Но существует непреложный факт: качество эмоциональной реакции снижается при любой патологии, включая и непсихотические состояния. Как может быть иначе? Если защитные процессы в невротических состояниях включают общие характерологические ограничения и нарушения в жизни человека, то как может оставаться неизменным качество эмоционального ощущения? Хорошо известно, что определенная потеря качества эмоционального ощущения присуща истерии и психопатии – обоим пассивно-реактивным непсихотическим состояниям, которые уже обсуждались. Знание существенных особенностей такой потери в каждом состоянии и сравнение их в этом отношении между собой будут очень поучительными для нашего понимания симптомов шизофрении.
Вспомним, что истерики отличаются своей исключительной эмоциональностью, но такая эмоциональность обычно считается поверхностной. Во всяком случае, психопаты эмоционально более поверхностны; иногда они сентиментальны, иногда действительно подвержены внезапной смене настроения, но чаще всего они аффективно нейтральны или эмоционально холодны. В случае истерического или психопатического состояния деградацию качества аффекта понять нетрудно. В каждом случае оно отражает характерологический тип защиты. В конечном счете, эмоциональная реактивность – это не свойство независимого органа чувств, как например, способность слышать или видеть. Это общий аспект связи с внешним миром, неотделимый от установок и стилей, которые вообще формируют природу этого отношения к внешнему миру. Ограничения, налагаемые пассивно-реактивным типом истерического характера, в особенности определяют свойства и качество истерической эмоциональности и ее роль в психической жизни такой личности.

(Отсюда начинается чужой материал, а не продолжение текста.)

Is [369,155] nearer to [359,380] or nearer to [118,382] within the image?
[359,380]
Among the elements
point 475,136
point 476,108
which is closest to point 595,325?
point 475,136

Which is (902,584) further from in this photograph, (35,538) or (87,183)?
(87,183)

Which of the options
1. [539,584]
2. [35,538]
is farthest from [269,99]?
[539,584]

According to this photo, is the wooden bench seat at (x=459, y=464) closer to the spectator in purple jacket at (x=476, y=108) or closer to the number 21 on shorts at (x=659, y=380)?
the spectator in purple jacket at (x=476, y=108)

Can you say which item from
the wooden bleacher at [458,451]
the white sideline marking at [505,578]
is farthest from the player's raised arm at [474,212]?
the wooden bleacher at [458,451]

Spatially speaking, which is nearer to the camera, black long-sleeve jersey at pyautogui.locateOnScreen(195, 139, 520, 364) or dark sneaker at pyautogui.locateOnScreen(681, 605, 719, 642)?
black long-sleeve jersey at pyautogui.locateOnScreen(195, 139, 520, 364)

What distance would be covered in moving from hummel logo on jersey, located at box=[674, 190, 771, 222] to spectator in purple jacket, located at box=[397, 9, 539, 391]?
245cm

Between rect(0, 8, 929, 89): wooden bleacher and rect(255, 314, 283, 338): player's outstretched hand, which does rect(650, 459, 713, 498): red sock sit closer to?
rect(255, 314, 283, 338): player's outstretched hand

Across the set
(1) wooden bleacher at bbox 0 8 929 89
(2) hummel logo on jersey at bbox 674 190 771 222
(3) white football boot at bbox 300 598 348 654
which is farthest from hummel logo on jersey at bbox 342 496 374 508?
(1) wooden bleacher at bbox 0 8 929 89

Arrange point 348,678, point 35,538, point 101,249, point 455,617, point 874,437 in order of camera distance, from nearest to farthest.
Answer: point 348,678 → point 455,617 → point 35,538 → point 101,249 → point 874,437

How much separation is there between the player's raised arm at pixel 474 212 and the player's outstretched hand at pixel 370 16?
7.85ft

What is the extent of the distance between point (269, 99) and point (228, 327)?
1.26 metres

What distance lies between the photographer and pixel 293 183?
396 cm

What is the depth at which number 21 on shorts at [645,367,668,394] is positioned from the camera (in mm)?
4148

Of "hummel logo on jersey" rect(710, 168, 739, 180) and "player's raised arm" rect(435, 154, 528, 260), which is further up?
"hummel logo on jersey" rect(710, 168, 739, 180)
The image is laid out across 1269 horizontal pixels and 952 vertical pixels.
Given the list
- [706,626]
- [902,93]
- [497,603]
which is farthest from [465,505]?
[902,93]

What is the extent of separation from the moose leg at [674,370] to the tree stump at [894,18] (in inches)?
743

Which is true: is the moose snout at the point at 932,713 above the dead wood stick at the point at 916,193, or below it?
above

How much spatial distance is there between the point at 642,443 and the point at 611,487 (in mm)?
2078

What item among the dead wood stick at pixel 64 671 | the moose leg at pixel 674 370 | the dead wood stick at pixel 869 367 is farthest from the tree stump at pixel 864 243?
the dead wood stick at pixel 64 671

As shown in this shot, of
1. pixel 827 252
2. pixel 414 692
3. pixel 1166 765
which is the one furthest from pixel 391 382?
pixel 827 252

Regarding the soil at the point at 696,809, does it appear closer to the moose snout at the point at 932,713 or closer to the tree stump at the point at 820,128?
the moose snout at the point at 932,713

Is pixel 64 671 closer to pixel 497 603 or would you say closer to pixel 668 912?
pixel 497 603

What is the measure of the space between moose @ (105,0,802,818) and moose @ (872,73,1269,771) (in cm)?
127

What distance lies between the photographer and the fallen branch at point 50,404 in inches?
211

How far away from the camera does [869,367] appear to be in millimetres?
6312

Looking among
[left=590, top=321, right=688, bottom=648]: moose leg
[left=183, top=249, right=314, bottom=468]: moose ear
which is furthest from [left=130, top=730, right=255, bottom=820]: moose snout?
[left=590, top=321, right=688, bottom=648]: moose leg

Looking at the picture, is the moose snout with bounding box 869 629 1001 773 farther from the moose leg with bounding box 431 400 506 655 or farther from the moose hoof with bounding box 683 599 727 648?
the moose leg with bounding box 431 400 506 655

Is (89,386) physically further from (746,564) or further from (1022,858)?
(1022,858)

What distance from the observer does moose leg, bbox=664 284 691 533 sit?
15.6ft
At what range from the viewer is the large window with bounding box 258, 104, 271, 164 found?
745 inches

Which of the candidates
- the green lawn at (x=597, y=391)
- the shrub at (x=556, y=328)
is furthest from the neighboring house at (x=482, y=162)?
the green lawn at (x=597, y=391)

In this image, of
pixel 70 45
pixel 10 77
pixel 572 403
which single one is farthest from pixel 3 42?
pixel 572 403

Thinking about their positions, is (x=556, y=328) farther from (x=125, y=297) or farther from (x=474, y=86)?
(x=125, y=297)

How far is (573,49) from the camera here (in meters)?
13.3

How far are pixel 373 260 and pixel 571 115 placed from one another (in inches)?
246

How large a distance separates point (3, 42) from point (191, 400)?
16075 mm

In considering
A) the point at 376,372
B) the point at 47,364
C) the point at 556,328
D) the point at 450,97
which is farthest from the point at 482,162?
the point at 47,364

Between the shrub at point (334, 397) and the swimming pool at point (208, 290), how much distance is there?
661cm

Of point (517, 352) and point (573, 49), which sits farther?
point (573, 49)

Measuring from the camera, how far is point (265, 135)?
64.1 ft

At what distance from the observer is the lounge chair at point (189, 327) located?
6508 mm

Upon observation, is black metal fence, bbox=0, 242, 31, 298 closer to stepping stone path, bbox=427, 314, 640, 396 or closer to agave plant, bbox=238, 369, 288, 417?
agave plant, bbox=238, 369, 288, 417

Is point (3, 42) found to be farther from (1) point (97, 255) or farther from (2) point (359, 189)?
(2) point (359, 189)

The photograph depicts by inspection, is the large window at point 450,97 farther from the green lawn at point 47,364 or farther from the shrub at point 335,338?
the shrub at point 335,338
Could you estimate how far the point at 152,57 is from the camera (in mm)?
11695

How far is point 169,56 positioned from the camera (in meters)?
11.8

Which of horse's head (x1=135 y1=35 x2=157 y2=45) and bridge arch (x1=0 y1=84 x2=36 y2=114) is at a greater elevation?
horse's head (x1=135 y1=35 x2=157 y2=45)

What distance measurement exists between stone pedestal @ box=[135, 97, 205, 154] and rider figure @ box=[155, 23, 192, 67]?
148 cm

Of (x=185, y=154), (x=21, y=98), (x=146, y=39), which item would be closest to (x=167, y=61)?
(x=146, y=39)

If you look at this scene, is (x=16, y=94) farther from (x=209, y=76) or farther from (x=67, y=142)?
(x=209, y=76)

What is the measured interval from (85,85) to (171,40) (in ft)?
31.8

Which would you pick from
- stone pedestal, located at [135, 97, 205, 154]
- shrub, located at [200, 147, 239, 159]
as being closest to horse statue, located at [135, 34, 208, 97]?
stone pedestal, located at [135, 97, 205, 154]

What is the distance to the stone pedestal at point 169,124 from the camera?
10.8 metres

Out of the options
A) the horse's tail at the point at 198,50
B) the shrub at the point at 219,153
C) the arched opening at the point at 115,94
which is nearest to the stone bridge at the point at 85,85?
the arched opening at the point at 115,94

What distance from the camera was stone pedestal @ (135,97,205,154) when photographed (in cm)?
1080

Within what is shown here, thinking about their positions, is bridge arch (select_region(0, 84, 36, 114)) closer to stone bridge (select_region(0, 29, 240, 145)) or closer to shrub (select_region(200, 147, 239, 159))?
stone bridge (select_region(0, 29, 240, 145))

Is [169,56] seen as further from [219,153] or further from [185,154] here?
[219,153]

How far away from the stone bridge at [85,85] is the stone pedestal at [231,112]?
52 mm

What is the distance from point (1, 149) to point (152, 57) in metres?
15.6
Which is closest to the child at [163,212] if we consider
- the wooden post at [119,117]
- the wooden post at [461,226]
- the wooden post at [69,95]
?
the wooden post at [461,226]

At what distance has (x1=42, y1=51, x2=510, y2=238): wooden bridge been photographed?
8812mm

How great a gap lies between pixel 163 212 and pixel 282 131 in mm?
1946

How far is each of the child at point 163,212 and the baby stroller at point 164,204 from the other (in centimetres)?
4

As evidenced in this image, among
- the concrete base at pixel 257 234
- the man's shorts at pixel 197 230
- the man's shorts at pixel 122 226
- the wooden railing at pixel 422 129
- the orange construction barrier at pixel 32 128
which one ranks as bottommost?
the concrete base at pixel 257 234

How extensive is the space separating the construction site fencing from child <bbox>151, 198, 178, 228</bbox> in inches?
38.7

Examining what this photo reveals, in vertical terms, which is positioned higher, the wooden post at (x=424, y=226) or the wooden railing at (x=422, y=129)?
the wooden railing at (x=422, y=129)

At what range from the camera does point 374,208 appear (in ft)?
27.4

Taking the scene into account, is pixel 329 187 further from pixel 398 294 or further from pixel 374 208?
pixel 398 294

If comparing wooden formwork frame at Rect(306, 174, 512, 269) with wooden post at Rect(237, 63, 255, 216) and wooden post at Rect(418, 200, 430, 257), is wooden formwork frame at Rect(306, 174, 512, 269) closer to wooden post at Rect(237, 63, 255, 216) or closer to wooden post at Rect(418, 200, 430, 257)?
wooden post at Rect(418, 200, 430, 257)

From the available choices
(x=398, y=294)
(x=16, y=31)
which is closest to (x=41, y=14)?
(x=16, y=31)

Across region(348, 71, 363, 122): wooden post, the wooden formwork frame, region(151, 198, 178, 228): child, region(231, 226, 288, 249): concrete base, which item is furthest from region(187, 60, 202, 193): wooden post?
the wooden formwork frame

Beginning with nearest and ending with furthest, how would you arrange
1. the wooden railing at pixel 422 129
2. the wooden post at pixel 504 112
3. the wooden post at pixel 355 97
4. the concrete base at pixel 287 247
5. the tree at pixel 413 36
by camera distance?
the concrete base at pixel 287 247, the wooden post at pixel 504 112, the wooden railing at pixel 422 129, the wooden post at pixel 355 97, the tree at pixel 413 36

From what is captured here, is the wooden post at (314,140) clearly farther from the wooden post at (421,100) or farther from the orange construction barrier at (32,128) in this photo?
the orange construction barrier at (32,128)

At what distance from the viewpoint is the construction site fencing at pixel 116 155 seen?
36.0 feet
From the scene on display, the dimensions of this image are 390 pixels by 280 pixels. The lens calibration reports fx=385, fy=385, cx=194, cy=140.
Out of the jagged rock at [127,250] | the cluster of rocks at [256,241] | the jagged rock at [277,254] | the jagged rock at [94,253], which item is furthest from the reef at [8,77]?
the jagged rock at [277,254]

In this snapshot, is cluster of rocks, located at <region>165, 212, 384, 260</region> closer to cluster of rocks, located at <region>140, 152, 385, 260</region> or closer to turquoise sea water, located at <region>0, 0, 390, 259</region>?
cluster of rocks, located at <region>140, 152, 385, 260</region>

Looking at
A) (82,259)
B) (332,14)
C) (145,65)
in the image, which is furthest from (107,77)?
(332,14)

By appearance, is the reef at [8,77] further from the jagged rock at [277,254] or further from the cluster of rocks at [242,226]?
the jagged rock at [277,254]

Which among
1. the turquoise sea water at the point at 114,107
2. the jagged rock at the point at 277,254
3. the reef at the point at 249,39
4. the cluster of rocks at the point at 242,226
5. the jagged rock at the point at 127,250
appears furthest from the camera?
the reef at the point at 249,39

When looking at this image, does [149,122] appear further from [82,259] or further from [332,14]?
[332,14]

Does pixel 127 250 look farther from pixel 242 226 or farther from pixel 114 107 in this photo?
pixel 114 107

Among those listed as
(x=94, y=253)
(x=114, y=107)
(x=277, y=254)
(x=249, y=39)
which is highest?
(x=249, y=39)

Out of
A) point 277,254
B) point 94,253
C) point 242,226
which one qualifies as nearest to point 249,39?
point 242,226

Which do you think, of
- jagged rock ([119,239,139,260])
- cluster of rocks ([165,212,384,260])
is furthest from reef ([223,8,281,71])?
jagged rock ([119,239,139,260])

У нормального взрослого человека волевое действие отделено от эмоциональной реакции. Ключевая связь между ними, безусловно, есть, но она не является исходной. Немедленная эмоциональная реакция приобретает свою интенсивность и длительность благодаря другим, более стабильным целям и интересам, и она зачастую либо как-то изменяется и трансформируется под их воздействием, либо исчезает, не получая подкрепления. В таком случае, если она остается продолжительной, чувство становится составляющей индивидуальной мотивации человека и важным фактором при определении того, что он хочет делать.
Такое развитие ограничивает природа истерической пассивной реактивности, неотложности ее реакции. Важнейший процесс интеграции неотложной реакции с существующими целями и интересами укорачивается или упрощается. В результате эмоциональность остается хорошо выраженной и вместе с тем эфемерной. Нет ощущения, что такой тип эмоциональной реакции является составляющей индивидуальной мотивации, индивидуальной причины действия, а значит, и составляющей ощущения действия; скорее, ее можно сравнить с дуновением ветра, иногда – с ураганом, который настигает истерическую личность и может вызвать у нее импульсивные действия, а может пройти и без последствий. Таким образом, даже очень сильные эмоциональные взрывы сразу после их окончания человек может распознать с большим трудом, так как принимает их за проявление своих истинных чувств. Например, их можно принять за результат предменструального напряжения, или как некое отклонение от нормы – «сверхневротичный» эпизод, или просто как то, чему «я не придала значения».